**SELECTION**

╔══

Those high-flying days helping the small computer products distributor reach almost $1 billion in revenue and compete toe-to-toe with the likes of Ingram Micro and Tech Data have been eclipsed by his father’s 2003 suicide and his own firing from the CEO position this past summer by the company’s board of directors, whose chairman is his mother, Jeanie Diamond. Then, there’s the lawsuit he filed in November, in which he claims he was wrongfully terminated for investigating alleged impropriety by his mother and others. Now, he is without a job, saddled with more than $100,000 in legal bills and cut off from several members of his family.
“It’s been draining,” Diamond said. “I want to get it behind me.”
But getting it all behind him could cost his family’s distribution company a pretty penny. Diamond is seeking an undetermined amount of compensatory and punitive damages. A significant judgement in his favor could further cripple the finances of a company already struggling to turn a profit. Aside from the lawsuit, he said he has turned over documents to the U.S. Securities and Exchange Commission and filed a complaint with Occupational Safety and Health Administration regarding his dismissal.
In his lawsuit, filed in Superior Court of DeKalb County, Ga., Diamond alleges he was wrongfully dismissed as CEO in July 2005 for actions he took to investigate a shareholder’s complaints. Diamond said he found evidence substantiating the complaints but was met with resistance to investigate from his mother and other members of the board of directors.
Among the shareholder’s complaints are that Jeanie Diamond received $4.4 million following the June 12, 2003, suicide of her husband, Jerry Diamond, who was CEO at the time. Jeanie Diamond received $1 million of a $10 million key-man insurance policy in addition to $3.4 million for the remainder of Jerry Diamond’s seven-year employment contract. A company can take out so-called key-man insurance to protect itself against the death of a high-level executive. SED paid for the key-man policy, and the funds should have gone to SED operations that sorely needed working capital, said Mark Diamond.
The Tucker, Ga., distributor lost $2.6 million last year and its market capitalization was $2.5 million last week. SED has lost money in seven of its last eight fiscal years, a total of $69 million during that period.
In the lawsuit, Mark Diamond alleges his father killed himself because he was depressed over an investigation into the company’s financial practices by the SEC. The investigation appears to have been halted after Jerry Diamond’s death. To date, the SEC has not completed any inquiries into SED and will not comment on any pending matters, according to a spokesman at the commission.
Yet now, the actions of Mark Diamond may lead to another round of difficulties for the troubled family and company.
SED executives declined to comment on several topics for this article, including the lawsuit, the SEC investigation, company financial performance and Mark Diamond. Jeanie Diamond initially agreed to talk to CRN but substituted other executives to speak on behalf of the company, citing a last-minute business appointment.

╚══

**WRITTEN EXERCISE A**
In the article about Mark Diamond's lawsuit, in which court did he file the suit?
**WRITTEN EXERCISE B**
Pick up the article about Mark Diamond's lawsuit after its final sentence and continue writing it.

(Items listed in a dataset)
╔══

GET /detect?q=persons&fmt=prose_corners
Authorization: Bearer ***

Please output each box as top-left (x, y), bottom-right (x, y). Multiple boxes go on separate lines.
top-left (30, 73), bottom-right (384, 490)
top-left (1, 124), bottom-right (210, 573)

╚══

**OUTPUT A**
Superior Court of DeKalb County, Ga.

**OUTPUT B**
A SHAREHOLDER’S CONCERNS
The events leading up to Mark Diamond’s ouster began last spring. In a March 2, 2005, letter to SED’s board of directors, shareholder Alvin Katz of Fort Lauderdale, Fla., wrote he was “appalled at the manner in which the company appears to have been run as a private piggy bank for the Diamond family. …” Katz stated that the proceeds from a key-man life insurance policy paid for by the company on behalf of CEO Jerry Diamond was company property. SED’s board gifted the money to Jeanie Diamond after she threatened to sue the company, according to former board members.
“A gift, however characterized, constitutes a breach of fiduciary obligations,” Katz wrote in his letter to the board. “All action necessary to recover the funds should be taken. Any professionals participating in the looting of the company’s resources should be held accountable.”
In addition, another $7 million also was improperly paid to executives, Katz wrote. “Payments of well over 100 percent of the market capitalization of the company upon a change of control are so far beyond the range of customary corporate practice as to not only constitute waste but also shock the conscience,” he wrote.
Katz, who owns 130,000 SED shares according to the letter, did not respond to repeated phone calls and e-mails.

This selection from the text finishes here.